Task objective.
Please return the entries, omitting and altering nothing.

Supplied records.

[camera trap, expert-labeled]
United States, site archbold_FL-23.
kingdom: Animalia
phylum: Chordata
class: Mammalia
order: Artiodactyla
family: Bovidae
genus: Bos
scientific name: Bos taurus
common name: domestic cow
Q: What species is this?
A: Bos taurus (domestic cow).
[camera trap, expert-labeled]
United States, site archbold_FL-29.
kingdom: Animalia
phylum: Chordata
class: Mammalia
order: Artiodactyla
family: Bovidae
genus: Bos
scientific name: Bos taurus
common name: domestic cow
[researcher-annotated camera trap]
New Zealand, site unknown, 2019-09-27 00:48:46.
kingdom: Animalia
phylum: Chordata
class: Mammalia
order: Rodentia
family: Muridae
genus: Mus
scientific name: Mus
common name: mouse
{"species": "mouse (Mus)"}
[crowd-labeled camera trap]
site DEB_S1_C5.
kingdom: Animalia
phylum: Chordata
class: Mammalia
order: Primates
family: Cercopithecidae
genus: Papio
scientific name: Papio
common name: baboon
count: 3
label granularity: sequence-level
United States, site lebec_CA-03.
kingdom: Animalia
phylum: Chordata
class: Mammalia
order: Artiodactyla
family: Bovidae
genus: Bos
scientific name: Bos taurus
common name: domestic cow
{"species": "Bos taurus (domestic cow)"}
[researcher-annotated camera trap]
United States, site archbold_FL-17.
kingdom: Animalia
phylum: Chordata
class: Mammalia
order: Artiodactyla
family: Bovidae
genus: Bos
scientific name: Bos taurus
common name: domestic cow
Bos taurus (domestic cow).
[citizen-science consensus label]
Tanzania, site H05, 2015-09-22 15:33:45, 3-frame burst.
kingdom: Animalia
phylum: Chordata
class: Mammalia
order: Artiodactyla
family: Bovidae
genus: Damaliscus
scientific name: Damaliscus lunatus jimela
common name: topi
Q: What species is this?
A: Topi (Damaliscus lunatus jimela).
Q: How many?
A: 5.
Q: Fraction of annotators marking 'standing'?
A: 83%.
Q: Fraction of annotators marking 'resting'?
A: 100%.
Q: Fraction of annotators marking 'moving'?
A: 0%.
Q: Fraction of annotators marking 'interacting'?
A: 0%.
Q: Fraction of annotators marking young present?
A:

Response box.
[camera trap, expert-labeled]
United States, site archbold_FL-23.
kingdom: Animalia
phylum: Chordata
class: Mammalia
order: Artiodactyla
family: Bovidae
genus: Bos
scientific name: Bos taurus
common name: domestic cow
Q: What species is this?
A: Bos taurus (domestic cow).
[camera trap, expert-labeled]
United States, site archbold_FL-29.
kingdom: Animalia
phylum: Chordata
class: Mammalia
order: Artiodactyla
family: Bovidae
genus: Bos
scientific name: Bos taurus
common name: domestic cow
[researcher-annotated camera trap]
New Zealand, site unknown, 2019-09-27 00:48:46.
kingdom: Animalia
phylum: Chordata
class: Mammalia
order: Rodentia
family: Muridae
genus: Mus
scientific name: Mus
common name: mouse
{"species": "mouse (Mus)"}
[crowd-labeled camera trap]
site DEB_S1_C5.
kingdom: Animalia
phylum: Chordata
class: Mammalia
order: Primates
family: Cercopithecidae
genus: Papio
scientific name: Papio
common name: baboon
count: 3
label granularity: sequence-level
United States, site lebec_CA-03.
kingdom: Animalia
phylum: Chordata
class: Mammalia
order: Artiodactyla
family: Bovidae
genus: Bos
scientific name: Bos taurus
common name: domestic cow
{"species": "Bos taurus (domestic cow)"}
[researcher-annotated camera trap]
United States, site archbold_FL-17.
kingdom: Animalia
phylum: Chordata
class: Mammalia
order: Artiodactyla
family: Bovidae
genus: Bos
scientific name: Bos taurus
common name: domestic cow
Bos taurus (domestic cow).
[citizen-science consensus label]
Tanzania, site H05, 2015-09-22 15:33:45, 3-frame burst.
kingdom: Animalia
phylum: Chordata
class: Mammalia
order: Artiodactyla
family: Bovidae
genus: Damaliscus
scientific name: Damaliscus lunatus jimela
common name: topi
Q: What species is this?
A: Topi (Damaliscus lunatus jimela).
Q: How many?
A: 5.
Q: Fraction of annotators marking 'standing'?
A: 83%.
Q: Fraction of annotators marking 'resting'?
A: 100%.
Q: Fraction of annotators marking 'moving'?
A: 0%.
Q: Fraction of annotators marking 'interacting'?
A: 0%.
Q: Fraction of annotators marking young present?
A:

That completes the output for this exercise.